Dem Golf-Kooperationsrat gehören Bahrain, Katar, Kuwait, Oman, Saudi-Arabien und die Vereinigten Arabischen Emirate (VAE) an, Jemen hat die Aufnahme beantragt. Die hohen Ölpreise verschaffen den Ländern zwar Spielraum für Investitionen, schwemmen aber auch so viel Liquidität heran, dass die Inflation zum ernsten Problem wird. Es gebe zu viel Geld für zu wenige Güter, sagt die Ökonomin Mary Nicola von der Standard Chartered-Bank in Dubai in Anlehnung an Milton Friedman. In Saudi-Arabien dürften die Konsumentenpreise in diesem Jahr um 6,5 Prozent steigen, in den VAE um mehr als zehn und in Katar gar um 13,7 Prozent, schätzt Nicola. Vor allem die Bezieher niedriger Einkommen litten unter der Inflation: „Das könnte politische und soziale Konsequenzen haben“, so die Ökonomin, denn bei Nahrungsmitteln und Mieten steigen die Preise besonders schnell.

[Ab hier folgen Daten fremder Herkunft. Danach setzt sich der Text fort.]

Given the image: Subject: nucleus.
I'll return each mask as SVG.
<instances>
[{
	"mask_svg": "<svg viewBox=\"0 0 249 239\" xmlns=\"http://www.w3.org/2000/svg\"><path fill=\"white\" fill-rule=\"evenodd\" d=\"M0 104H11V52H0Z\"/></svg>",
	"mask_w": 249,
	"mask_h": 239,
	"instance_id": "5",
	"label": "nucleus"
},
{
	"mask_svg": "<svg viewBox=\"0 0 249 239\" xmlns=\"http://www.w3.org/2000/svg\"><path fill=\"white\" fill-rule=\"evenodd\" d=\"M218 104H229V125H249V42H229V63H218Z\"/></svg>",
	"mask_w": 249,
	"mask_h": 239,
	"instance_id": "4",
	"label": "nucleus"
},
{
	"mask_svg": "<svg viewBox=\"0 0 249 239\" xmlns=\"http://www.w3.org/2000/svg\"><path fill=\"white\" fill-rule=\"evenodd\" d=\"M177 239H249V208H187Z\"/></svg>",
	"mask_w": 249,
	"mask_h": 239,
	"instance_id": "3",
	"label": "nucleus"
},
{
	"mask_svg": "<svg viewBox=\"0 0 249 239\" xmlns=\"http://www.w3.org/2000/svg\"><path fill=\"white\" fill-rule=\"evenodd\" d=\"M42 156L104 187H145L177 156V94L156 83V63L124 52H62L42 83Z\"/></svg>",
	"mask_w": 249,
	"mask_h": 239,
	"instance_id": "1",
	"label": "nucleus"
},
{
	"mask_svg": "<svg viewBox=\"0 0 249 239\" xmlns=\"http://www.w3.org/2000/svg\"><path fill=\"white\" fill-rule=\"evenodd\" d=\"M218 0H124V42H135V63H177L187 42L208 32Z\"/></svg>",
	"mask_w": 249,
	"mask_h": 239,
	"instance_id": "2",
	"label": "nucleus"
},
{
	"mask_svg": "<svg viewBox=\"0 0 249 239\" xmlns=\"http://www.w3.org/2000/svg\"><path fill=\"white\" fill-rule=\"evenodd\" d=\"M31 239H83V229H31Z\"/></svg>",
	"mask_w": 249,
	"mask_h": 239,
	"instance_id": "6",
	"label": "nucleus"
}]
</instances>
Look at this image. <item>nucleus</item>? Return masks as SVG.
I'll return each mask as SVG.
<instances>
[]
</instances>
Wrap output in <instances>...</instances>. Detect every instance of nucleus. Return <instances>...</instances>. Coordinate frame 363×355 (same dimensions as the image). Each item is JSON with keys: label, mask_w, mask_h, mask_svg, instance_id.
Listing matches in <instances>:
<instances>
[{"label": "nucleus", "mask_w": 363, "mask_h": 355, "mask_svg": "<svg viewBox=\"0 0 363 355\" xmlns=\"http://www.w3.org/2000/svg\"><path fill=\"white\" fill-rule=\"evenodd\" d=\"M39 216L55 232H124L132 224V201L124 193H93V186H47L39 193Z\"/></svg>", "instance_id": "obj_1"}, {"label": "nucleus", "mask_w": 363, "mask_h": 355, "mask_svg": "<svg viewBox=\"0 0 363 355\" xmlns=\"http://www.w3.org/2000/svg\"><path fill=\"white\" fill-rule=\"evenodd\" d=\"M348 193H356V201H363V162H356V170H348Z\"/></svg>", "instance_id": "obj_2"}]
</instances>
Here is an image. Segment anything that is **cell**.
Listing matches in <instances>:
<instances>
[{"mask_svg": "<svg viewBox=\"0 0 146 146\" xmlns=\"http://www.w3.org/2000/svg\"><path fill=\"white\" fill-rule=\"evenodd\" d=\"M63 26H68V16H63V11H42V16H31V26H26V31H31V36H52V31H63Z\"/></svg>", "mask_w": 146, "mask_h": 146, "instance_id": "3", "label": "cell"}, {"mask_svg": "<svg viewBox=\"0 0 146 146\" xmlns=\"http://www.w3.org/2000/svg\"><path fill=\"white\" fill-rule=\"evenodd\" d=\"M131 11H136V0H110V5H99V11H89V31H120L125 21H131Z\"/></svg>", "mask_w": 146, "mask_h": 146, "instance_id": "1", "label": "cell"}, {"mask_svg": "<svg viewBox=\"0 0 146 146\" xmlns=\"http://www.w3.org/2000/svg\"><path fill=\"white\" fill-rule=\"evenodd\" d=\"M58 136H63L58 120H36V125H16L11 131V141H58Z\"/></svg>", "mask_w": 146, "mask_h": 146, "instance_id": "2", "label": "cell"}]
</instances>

Für die trüben Aussichten an der Inflationsfront sei die Bindung an den Dollar verantwortlich, meint Howard Handy, Chefökonom bei der saudi-arabischen Bank Samba Financial Group: Wenn die USA ihre Zinsen weiter senken, werde der Kampf gegen die Inflation noch schwieriger, warnt er. Denn mit Ausnahme der kuwaitischen sind alle Golfwährungen an den Dollar gebunden. Eine eigene Geldpolitik, die dem gefährlichen Liquiditätsüberhang entgegenwirken könnte, ist den GCC-Staaten dadurch unmöglich. In Abu Dhabi kursierte deshalb jüngst das Gerücht, dass die VAE ihre Währung vom Dollar abkoppeln wollten. „Da erhielt der Notenbankchef reihenweise Besuche aus den USA, die ihn vor diesem Schritt warnten“, sagt ein westlicher Diplomat in Abu Dhabi.

Doch die Preissteigerungen können die Wachstumsaussichten nicht beeinträchtigen. Der „Middle East Economic Digest“ schätzt das geplante Investitionsvolumen auf rund 1500 Mrd. Dollar. Im Vordergrund stehen der Ausbau der Infrastruktur und des Energiesektors. An Geld fehlt es nicht. Als die Budgets für das vergangene Jahr geschrieben wurden, wurde noch mit einem Ölpreis von 35 Dollar pro Fass gerechnet. Da er sich 2007 im Jahresdurchschnitt verdoppelt hat, sind die Ölländer entsprechend liquide.